--- Brief ---
Please copy all the lines that follow, word for word.

--- Data provided ---
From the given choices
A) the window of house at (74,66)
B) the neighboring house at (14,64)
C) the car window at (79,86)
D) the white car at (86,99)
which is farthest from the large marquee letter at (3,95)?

--- Response ---
From the given choices
A) the window of house at (74,66)
B) the neighboring house at (14,64)
C) the car window at (79,86)
D) the white car at (86,99)
which is farthest from the large marquee letter at (3,95)?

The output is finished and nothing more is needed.